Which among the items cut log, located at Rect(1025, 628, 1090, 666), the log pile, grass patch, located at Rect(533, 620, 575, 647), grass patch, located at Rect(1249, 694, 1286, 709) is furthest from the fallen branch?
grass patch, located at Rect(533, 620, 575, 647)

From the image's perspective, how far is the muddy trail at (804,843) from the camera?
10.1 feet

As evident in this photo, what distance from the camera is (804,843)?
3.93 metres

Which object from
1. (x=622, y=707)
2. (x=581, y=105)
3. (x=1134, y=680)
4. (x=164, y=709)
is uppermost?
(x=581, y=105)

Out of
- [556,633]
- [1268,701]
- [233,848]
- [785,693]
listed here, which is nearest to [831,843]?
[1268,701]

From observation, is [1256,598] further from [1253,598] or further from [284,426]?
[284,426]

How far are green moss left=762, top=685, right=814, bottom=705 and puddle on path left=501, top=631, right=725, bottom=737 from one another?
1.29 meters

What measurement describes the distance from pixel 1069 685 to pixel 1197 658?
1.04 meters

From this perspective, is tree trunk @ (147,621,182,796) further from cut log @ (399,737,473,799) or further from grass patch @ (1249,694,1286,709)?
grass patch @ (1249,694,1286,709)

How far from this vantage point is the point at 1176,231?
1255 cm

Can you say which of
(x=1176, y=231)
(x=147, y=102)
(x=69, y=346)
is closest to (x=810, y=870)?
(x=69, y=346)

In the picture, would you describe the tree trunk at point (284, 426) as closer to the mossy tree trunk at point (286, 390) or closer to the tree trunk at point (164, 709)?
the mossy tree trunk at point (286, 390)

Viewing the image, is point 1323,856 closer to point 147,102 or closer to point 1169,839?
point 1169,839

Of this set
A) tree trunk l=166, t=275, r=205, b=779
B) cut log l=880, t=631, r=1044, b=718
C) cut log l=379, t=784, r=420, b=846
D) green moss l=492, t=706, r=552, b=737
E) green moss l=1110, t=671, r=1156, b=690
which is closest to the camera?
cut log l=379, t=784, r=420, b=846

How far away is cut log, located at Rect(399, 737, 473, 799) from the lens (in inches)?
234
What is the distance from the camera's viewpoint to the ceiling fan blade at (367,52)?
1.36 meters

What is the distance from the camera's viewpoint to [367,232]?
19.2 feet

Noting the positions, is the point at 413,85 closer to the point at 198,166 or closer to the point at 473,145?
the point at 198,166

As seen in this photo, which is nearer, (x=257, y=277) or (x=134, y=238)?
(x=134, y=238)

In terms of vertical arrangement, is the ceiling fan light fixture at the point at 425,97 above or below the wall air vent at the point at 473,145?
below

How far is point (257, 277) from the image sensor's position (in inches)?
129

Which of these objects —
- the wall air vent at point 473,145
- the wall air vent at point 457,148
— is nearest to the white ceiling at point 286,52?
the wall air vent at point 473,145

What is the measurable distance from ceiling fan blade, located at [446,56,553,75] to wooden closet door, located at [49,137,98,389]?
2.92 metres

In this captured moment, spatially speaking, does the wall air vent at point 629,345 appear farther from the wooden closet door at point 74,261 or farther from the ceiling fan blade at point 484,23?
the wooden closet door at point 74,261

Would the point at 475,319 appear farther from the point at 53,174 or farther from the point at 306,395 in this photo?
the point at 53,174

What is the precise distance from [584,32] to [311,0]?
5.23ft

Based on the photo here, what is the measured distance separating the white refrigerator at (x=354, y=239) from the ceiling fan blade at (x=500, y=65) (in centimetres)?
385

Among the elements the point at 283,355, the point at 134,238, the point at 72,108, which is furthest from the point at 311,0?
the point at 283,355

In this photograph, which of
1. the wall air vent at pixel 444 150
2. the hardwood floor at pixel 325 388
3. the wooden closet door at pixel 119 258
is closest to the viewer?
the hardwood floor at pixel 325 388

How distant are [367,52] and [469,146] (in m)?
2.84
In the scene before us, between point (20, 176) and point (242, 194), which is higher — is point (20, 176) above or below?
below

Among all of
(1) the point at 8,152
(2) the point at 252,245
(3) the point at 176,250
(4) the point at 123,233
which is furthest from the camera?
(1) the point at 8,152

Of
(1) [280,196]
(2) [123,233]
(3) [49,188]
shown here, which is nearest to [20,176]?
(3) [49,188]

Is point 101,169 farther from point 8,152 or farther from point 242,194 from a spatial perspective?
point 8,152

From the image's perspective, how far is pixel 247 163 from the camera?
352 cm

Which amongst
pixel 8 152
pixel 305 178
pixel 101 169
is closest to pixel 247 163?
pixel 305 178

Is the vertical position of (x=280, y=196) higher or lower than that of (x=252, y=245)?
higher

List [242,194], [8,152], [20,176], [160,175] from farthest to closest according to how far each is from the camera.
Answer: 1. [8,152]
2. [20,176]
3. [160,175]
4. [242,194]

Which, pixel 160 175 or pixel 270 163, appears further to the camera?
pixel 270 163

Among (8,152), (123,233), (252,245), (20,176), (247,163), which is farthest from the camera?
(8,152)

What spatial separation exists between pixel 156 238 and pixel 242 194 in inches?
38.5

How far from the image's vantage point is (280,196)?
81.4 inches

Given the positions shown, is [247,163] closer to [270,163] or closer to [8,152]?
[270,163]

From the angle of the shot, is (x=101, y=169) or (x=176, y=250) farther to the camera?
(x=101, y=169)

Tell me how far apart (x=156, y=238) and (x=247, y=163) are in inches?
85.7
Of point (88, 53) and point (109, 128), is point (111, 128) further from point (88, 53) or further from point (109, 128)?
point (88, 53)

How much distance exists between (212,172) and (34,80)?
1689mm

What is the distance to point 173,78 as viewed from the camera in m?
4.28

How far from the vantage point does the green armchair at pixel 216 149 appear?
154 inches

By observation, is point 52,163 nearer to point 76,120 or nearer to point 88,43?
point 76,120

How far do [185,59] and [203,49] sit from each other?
——
• WORK INSTRUCTIONS
Give every line of the rows above as a Markdown table with the columns Number and Line. Number each line and leave out the blank lines.

• TASK RESPONSE
| Number | Line |
|---|---|
| 1 | Which among the items cut log, located at Rect(1025, 628, 1090, 666), the log pile, grass patch, located at Rect(533, 620, 575, 647), grass patch, located at Rect(1249, 694, 1286, 709) is furthest from the fallen branch? |
| 2 | grass patch, located at Rect(533, 620, 575, 647) |
| 3 | From the image's perspective, how far is the muddy trail at (804,843) from the camera? |
| 4 | 10.1 feet |
| 5 | As evident in this photo, what distance from the camera is (804,843)? |
| 6 | 3.93 metres |
| 7 | Which object from |
| 8 | 1. (x=622, y=707) |
| 9 | 2. (x=581, y=105) |
| 10 | 3. (x=1134, y=680) |
| 11 | 4. (x=164, y=709) |
| 12 | is uppermost? |
| 13 | (x=581, y=105) |
| 14 | Out of |
| 15 | - [556,633] |
| 16 | - [1268,701] |
| 17 | - [233,848] |
| 18 | - [785,693] |
| 19 | listed here, which is nearest to [831,843]? |
| 20 | [1268,701] |
| 21 | From observation, is [1256,598] further from [1253,598] or further from [284,426]? |
| 22 | [284,426] |
| 23 | How far are green moss left=762, top=685, right=814, bottom=705 and puddle on path left=501, top=631, right=725, bottom=737 from one another? |
| 24 | 1.29 meters |
| 25 | What measurement describes the distance from pixel 1069 685 to pixel 1197 658? |
| 26 | 1.04 meters |
| 27 | From this perspective, is tree trunk @ (147,621,182,796) further from cut log @ (399,737,473,799) or further from grass patch @ (1249,694,1286,709)? |
| 28 | grass patch @ (1249,694,1286,709) |
| 29 | How far from this vantage point is the point at 1176,231? |
| 30 | 1255 cm |
| 31 | Can you say which of |
| 32 | (x=1176, y=231) |
| 33 | (x=147, y=102) |
| 34 | (x=69, y=346) |
| 35 | is closest to (x=810, y=870)? |
| 36 | (x=69, y=346) |
| 37 | In the picture, would you describe the tree trunk at point (284, 426) as closer to the mossy tree trunk at point (286, 390) or closer to the tree trunk at point (164, 709)? |
| 38 | the mossy tree trunk at point (286, 390) |
| 39 | Viewing the image, is point 1323,856 closer to point 147,102 or closer to point 1169,839? |
| 40 | point 1169,839 |
| 41 | Of this set |
| 42 | A) tree trunk l=166, t=275, r=205, b=779 |
| 43 | B) cut log l=880, t=631, r=1044, b=718 |
| 44 | C) cut log l=379, t=784, r=420, b=846 |
| 45 | D) green moss l=492, t=706, r=552, b=737 |
| 46 | E) green moss l=1110, t=671, r=1156, b=690 |
| 47 | which is closest to the camera? |
| 48 | cut log l=379, t=784, r=420, b=846 |
| 49 | How far away is cut log, located at Rect(399, 737, 473, 799) from the lens (in inches)? |
| 50 | 234 |
| 51 | What is the distance from the camera's viewpoint to the ceiling fan blade at (367,52)? |
| 52 | 1.36 meters |
| 53 | What is the distance from the camera's viewpoint to [367,232]? |
| 54 | 19.2 feet |
| 55 | Noting the positions, is the point at 413,85 closer to the point at 198,166 or closer to the point at 473,145? |
| 56 | the point at 198,166 |
| 57 | As seen in this photo, which is nearer, (x=257, y=277) or (x=134, y=238)? |
| 58 | (x=134, y=238) |
| 59 | In terms of vertical arrangement, is the ceiling fan light fixture at the point at 425,97 above or below the wall air vent at the point at 473,145? |
| 60 | below |
| 61 | How far is point (257, 277) from the image sensor's position (in inches)? |
| 62 | 129 |
| 63 | Which of these objects — |
| 64 | - the wall air vent at point 473,145 |
| 65 | - the wall air vent at point 457,148 |
| 66 | — is nearest to the white ceiling at point 286,52? |
| 67 | the wall air vent at point 473,145 |
| 68 | What is the measurable distance from ceiling fan blade, located at [446,56,553,75] to wooden closet door, located at [49,137,98,389]? |
| 69 | 2.92 metres |
| 70 | In this captured moment, spatially speaking, does the wall air vent at point 629,345 appear farther from the wooden closet door at point 74,261 or farther from the ceiling fan blade at point 484,23? |
| 71 | the wooden closet door at point 74,261 |
| 72 | Would the point at 475,319 appear farther from the point at 53,174 or farther from the point at 306,395 in this photo? |
| 73 | the point at 53,174 |
| 74 | What is the precise distance from [584,32] to [311,0]? |
| 75 | 5.23ft |
| 76 | Based on the photo here, what is the measured distance separating the white refrigerator at (x=354, y=239) from the ceiling fan blade at (x=500, y=65) (in centimetres)? |
| 77 | 385 |
| 78 | Among the elements the point at 283,355, the point at 134,238, the point at 72,108, which is furthest from the point at 311,0? |
| 79 | the point at 283,355 |
| 80 | In this photograph, which of |
| 81 | 1. the wall air vent at pixel 444 150 |
| 82 | 2. the hardwood floor at pixel 325 388 |
| 83 | 3. the wooden closet door at pixel 119 258 |
| 84 | is closest to the viewer? |
| 85 | the hardwood floor at pixel 325 388 |
| 86 | How distant are [367,52] and [469,146] (in m)? |
| 87 | 2.84 |
| 88 | In the scene before us, between point (20, 176) and point (242, 194), which is higher — is point (20, 176) above or below? |
| 89 | below |
| 90 | Among all of |
| 91 | (1) the point at 8,152 |
| 92 | (2) the point at 252,245 |
| 93 | (3) the point at 176,250 |
| 94 | (4) the point at 123,233 |
| 95 | which is furthest from the camera? |
| 96 | (1) the point at 8,152 |
| 97 | Of |
| 98 | (1) [280,196] |
| 99 | (2) [123,233] |
| 100 | (3) [49,188] |
| 101 | shown here, which is nearest to [20,176]? |
| 102 | (3) [49,188] |
| 103 | Is point 101,169 farther from point 8,152 or farther from point 242,194 from a spatial perspective? |
| 104 | point 8,152 |
| 105 | From the image's perspective, how far is pixel 247 163 from the camera? |
| 106 | 352 cm |
| 107 | Which amongst |
| 108 | pixel 8 152 |
| 109 | pixel 305 178 |
| 110 | pixel 101 169 |
| 111 | is closest to pixel 247 163? |
| 112 | pixel 305 178 |
| 113 | Is the vertical position of (x=280, y=196) higher or lower than that of (x=252, y=245)? |
| 114 | higher |
| 115 | List [242,194], [8,152], [20,176], [160,175] from farthest to closest according to how far each is from the camera. |
| 116 | Answer: 1. [8,152] |
| 117 | 2. [20,176] |
| 118 | 3. [160,175] |
| 119 | 4. [242,194] |
| 120 | Which, pixel 160 175 or pixel 270 163, appears further to the camera? |
| 121 | pixel 270 163 |
| 122 | Among (8,152), (123,233), (252,245), (20,176), (247,163), which is farthest from the camera? |
| 123 | (8,152) |
| 124 | What spatial separation exists between pixel 156 238 and pixel 242 194 in inches? |
| 125 | 38.5 |
| 126 | How far from the image's vantage point is (280,196)? |
| 127 | 81.4 inches |
| 128 | Given the positions shown, is [247,163] closer to [270,163] or closer to [8,152]? |
| 129 | [270,163] |
| 130 | From the angle of the shot, is (x=101, y=169) or (x=176, y=250) farther to the camera? |
| 131 | (x=101, y=169) |
| 132 | Tell me how far apart (x=156, y=238) and (x=247, y=163) are in inches? |
| 133 | 85.7 |
| 134 | Of point (88, 53) and point (109, 128), is point (111, 128) further from point (88, 53) or further from point (109, 128)? |
| 135 | point (88, 53) |
| 136 | How much distance exists between (212,172) and (34,80)? |
| 137 | 1689mm |
| 138 | What is the distance to point 173,78 as viewed from the camera in m? |
| 139 | 4.28 |
| 140 | How far from the vantage point does the green armchair at pixel 216 149 appear? |
| 141 | 154 inches |
| 142 | By observation, is point 52,163 nearer to point 76,120 or nearer to point 88,43? |
| 143 | point 76,120 |
| 144 | How far do [185,59] and [203,49] sit from each other? |